What is the difference between %[^\n] and %[^\n]s? - c

Why some writers use %[^\n]s specifier instead of %[^\n]? Which one is correct?

If you want to read in a sequence of non-newline characters, %[^\n] is correct.
The %[ format specifier to scanf will accept any following characters until a ] is encountered. If the first given character is ^, then it accepts characters not in this list. The characters that are read are then placed in the given char * parameter.
%[^\n]s is the above format specifier followed by a literal 's'. The s is not part of the %[ format specifier. So this will read characters until it encounters a newline and put those characters in the given char *, then it will attempt to read an s character which it doesn't find because a newline is next.

Related

Question about format string in scanf function

For each of the following pairs of scanf format strings, indicate whether or not the two strings are equivalent. If they're not, show how they can be distinguished:
(b) "%d-%d-%d" versus "%d -%d -%d"
So in this case, my answer was that they were not equivalent. Because non-white-space characters except conversion specifier which start with %, cannot be preceded by spaces, it will not match with the non-white-space character. So in the first case, no spaces will be allowed after the first and second integer, while in the second case, any number of spaces will be allowed after the first 2 integers.
But I saw that the book had a different answer. It said that they were both equivalent to each other.
Is this the mistake of the book? Or am I just wrong with the concept of format string in the scanf function?
The book is wrong. As per the specification of the scanf():
Whitespace character: the function will read and ignore any whitespace characters encountered before the next non-whitespace character (whitespace characters include spaces, newline and tab characters -- see isspace). A single whitespace in the format string validates any quantity of whitespace characters extracted from the stream (including none).

[Data listing]

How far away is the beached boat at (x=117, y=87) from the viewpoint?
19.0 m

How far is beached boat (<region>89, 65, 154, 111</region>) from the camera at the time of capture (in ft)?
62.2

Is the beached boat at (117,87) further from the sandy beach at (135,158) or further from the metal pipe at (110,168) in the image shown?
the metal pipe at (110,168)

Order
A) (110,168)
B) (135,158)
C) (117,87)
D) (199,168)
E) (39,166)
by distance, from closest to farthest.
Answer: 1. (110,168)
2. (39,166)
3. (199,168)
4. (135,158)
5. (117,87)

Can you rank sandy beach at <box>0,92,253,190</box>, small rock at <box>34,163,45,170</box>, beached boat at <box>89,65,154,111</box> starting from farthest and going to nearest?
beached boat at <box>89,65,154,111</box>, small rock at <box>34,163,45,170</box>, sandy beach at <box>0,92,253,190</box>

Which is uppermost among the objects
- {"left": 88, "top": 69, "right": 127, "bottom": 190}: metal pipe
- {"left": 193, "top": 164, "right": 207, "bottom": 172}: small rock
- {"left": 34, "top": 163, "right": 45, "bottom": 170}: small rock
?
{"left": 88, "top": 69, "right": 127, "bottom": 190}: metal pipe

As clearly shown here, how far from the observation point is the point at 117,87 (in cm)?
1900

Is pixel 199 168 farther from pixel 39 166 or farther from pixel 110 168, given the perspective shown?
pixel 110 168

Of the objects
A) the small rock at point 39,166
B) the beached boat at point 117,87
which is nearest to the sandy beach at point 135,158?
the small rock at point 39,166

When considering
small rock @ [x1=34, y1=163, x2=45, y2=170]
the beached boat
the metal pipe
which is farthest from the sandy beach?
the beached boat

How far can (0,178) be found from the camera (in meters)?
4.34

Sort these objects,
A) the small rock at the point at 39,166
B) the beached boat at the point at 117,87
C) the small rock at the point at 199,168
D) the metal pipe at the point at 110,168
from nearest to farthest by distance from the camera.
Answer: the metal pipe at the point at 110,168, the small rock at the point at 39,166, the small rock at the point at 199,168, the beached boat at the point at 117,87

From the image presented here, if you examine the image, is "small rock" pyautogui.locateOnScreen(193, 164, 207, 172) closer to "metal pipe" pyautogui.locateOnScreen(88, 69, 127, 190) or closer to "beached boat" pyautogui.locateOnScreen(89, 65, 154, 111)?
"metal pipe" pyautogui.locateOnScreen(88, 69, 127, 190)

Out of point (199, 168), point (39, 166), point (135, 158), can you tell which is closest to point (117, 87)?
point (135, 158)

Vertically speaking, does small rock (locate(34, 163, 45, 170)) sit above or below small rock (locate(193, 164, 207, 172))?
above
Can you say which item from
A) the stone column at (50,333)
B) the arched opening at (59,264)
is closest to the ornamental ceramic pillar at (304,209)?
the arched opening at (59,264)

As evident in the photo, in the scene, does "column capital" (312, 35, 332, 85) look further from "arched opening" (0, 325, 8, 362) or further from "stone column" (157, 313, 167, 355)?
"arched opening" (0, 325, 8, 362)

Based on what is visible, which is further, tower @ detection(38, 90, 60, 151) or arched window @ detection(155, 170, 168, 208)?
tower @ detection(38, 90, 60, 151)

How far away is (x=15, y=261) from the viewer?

§ **To be done**
1. In the rows of the data listing, take the stretch from the row containing "Based on what" through the final row and swap "viewer" for "observer". Write that stretch again with nothing else changed.
2. Write the next part of the thread on scanf format specifiers, picking up after its last sentence.
The text and the rows above are independent of each other.

§ **Solved problems**
1.
Based on what is visible, which is further, tower @ detection(38, 90, 60, 151) or arched window @ detection(155, 170, 168, 208)?
tower @ detection(38, 90, 60, 151)

How far away is (x=15, y=261) from the observer?

2.
Non-whitespace character, except format specifier (%): Any character that is not either a whitespace character (blank, newline or tab) or part of a format specifier (which begin with a % character) causes the function to read the next character from the stream, compare it to this non-whitespace character and if it matches, it is discarded and the function continues with the next character of format. If the character does not match, the function fails, returning and leaving subsequent characters of the stream unread.
So in first case when scanf arrives to the %d and gets the input, next is the - which means that scanf will expect next in the stream to see the non-whitespae character - and not any other whitespace character. So the legal input is 1- 2, but not 1 -2
In the second case, after first %d, scanf will allow the whitespace and than will arrive to non-whitespace, so it will allow the input 1 - 2 by the above definitions.
"%d-%d-%d" differs from "%d -%d -%d" and the difference has nothing to do with "%d".
Format "-" scans over input "-" and stops on the first space of input " -".
Format " -" scans over inputs "-" and " -" as the " " in the format matches 0 or more white-space characters in the input.
A directive composed of white-space character(s) is executed by reading input up to the first nonwhite-space character (which remains unread), or until no more characters can be read. The directive never fails. C17dr § 7.21.6.2 5
Had the question been: "%d-%d-%d" versus "%d- %d- %d",
These 2 are functionally identical.
We would need to dive input arcane stdin input errors to divine a potential difference.

What is the specifier %[^s] used for?

What is the specifier %[^s] used for?
s is a variable.
In which cases can I use this specifier?
The %[ format specifier to scanf will match a sequence of characters matching those that are listed between [ and ]. If the first character is ^, then it matches characters excluding those characters.
In your case %[^s] means "match any character besides the characters 's'. s is not a variable in this case.

What does scanf("%*[\n] %[^\n]", input_string); do?

I am not able to understand the difference. I use %[^\n]s, for taking phrases input from the user. But this was not working when I needed to add two phrases. But the above one did. Please help me understanding me the difference.
The %[\n] directive tells scanf() to match newline characters, and the * flag signals that no assignment should be made, so %*[\n] skips over any leading newline characters (assuming there is at least one leading \n character: more on this in a moment). There is a space following this first directive, so zero or more whitespace characters are skipped before the final %[^\n] directive, which matches characters until a newline is encountered. These are stored in input_string[], and the newline character is left behind in the input stream. Subsequent calls using this format string will skip over this remaining newline character.
But, there is probably no need for the %*[\n] directive here, since \n is a whitespace character; almost the same thing could be accomplished with a leading space in the format string: " %[^\n]".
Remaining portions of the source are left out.